[Records drawn from a collection]
####################
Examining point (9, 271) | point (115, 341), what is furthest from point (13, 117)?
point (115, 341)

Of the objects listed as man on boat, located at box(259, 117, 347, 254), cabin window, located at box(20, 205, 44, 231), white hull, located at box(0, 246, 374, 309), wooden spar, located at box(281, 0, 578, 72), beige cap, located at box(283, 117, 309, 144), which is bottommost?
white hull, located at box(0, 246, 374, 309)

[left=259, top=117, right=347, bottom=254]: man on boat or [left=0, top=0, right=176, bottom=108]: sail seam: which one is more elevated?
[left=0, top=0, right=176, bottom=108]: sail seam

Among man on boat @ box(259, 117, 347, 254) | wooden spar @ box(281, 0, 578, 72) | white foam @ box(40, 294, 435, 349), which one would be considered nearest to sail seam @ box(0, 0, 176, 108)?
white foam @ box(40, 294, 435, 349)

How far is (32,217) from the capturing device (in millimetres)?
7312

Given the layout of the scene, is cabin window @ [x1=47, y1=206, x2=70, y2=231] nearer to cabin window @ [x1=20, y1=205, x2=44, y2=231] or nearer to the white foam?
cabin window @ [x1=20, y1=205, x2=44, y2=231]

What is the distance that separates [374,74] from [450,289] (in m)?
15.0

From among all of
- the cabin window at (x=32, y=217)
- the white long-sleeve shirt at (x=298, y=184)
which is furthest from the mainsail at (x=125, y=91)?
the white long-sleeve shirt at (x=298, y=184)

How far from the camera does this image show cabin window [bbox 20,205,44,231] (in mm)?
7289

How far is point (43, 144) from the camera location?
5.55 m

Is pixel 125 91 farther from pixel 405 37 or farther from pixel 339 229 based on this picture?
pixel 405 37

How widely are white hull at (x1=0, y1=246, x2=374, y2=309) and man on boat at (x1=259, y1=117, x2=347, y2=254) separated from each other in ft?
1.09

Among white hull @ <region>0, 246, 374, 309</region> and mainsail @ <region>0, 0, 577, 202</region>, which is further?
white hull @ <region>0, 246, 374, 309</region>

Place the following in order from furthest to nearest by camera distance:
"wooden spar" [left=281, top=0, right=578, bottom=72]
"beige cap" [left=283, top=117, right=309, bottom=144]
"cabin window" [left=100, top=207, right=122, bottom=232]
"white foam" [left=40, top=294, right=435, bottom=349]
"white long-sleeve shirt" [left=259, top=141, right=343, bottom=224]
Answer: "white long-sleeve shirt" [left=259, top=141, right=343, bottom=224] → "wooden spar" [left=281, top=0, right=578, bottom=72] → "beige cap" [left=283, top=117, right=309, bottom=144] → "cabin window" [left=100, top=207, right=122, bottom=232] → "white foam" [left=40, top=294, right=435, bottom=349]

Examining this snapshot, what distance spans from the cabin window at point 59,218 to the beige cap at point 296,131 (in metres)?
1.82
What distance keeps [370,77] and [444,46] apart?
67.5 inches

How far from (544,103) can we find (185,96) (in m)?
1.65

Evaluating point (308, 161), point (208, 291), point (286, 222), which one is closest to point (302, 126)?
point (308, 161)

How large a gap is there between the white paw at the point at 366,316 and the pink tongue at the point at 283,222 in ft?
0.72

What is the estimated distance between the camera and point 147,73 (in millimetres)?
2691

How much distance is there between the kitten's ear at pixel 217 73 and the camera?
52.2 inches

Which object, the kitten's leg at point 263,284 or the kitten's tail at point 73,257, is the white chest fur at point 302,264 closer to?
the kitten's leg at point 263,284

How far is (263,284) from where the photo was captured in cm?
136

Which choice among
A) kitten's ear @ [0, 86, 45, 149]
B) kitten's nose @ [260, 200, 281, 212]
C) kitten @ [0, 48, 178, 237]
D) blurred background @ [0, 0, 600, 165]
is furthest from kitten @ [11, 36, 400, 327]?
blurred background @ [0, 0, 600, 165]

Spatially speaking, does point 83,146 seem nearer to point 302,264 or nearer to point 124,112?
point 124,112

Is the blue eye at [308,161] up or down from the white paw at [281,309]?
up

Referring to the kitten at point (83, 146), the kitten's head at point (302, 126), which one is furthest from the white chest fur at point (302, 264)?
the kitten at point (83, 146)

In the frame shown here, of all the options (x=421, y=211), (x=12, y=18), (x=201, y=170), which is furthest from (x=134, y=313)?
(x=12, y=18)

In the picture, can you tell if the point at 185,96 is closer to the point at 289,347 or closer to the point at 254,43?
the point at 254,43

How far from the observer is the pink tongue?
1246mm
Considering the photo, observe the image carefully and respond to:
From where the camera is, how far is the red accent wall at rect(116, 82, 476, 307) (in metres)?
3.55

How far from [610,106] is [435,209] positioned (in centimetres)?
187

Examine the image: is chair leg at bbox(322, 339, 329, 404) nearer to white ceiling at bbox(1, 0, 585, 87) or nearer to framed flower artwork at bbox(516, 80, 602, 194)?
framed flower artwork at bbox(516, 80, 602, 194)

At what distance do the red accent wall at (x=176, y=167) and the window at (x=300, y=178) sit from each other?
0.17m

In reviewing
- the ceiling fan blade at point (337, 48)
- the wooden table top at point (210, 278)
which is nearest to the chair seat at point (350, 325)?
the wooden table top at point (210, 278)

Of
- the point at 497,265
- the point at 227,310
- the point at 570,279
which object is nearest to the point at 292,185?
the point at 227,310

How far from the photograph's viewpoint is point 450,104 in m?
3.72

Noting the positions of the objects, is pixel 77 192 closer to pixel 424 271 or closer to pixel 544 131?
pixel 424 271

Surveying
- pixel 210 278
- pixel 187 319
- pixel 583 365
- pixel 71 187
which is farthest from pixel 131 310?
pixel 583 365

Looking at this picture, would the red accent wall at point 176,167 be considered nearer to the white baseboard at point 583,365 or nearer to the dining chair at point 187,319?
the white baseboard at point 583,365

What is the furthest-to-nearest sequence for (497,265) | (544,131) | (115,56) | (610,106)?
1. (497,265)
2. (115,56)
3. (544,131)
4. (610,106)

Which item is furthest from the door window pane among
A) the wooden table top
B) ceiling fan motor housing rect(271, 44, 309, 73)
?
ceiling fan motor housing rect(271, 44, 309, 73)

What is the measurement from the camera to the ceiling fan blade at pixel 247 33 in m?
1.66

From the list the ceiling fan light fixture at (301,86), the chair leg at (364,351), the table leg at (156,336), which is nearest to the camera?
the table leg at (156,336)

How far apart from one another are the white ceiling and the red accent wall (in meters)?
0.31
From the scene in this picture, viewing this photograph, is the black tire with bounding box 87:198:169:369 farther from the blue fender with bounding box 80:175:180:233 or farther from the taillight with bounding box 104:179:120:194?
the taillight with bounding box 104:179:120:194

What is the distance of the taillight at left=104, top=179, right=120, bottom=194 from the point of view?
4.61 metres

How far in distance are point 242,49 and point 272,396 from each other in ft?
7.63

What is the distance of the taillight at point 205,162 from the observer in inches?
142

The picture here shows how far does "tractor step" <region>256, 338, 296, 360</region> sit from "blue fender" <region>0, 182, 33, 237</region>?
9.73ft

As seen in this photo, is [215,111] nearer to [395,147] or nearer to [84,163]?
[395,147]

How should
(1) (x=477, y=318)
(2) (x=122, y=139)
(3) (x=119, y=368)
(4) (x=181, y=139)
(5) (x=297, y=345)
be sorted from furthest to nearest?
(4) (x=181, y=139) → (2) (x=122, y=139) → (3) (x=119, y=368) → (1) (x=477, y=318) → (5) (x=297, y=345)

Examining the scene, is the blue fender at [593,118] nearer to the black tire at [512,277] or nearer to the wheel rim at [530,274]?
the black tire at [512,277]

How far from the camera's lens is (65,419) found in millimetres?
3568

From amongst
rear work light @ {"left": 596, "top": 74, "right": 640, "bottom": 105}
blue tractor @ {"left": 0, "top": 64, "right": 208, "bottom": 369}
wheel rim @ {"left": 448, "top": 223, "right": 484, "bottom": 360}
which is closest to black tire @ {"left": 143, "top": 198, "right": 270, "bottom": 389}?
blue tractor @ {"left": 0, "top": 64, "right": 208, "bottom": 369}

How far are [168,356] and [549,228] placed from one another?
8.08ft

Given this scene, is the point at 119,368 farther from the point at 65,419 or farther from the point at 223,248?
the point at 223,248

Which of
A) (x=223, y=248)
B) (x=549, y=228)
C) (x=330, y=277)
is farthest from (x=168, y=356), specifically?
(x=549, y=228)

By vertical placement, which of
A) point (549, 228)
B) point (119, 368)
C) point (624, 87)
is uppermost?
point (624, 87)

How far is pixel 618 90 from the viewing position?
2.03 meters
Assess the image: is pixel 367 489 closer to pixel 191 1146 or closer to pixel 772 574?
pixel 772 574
####################
> [EXERCISE DESCRIPTION] Revise the records from the line containing "How far are" through the end of the records, changing "farther" to "further" and leaving everything else as it stands. Return only those lines.

> [RESULT FOR THIS TASK]
How far are [168,356] and [549,228] placed from one another?
8.08ft

Given this scene, is the point at 119,368 further from the point at 65,419 or further from the point at 223,248?
the point at 223,248

Which of
A) (x=223, y=248)
B) (x=549, y=228)
C) (x=330, y=277)
is farthest from (x=168, y=356), specifically?
(x=549, y=228)

By vertical placement, which of
A) point (549, 228)
B) point (119, 368)
C) point (624, 87)
is uppermost?
point (624, 87)

How far is pixel 618 90 from the viewing position?
2.03 meters
Assess the image: is pixel 367 489 closer to pixel 191 1146 or closer to pixel 772 574?
pixel 772 574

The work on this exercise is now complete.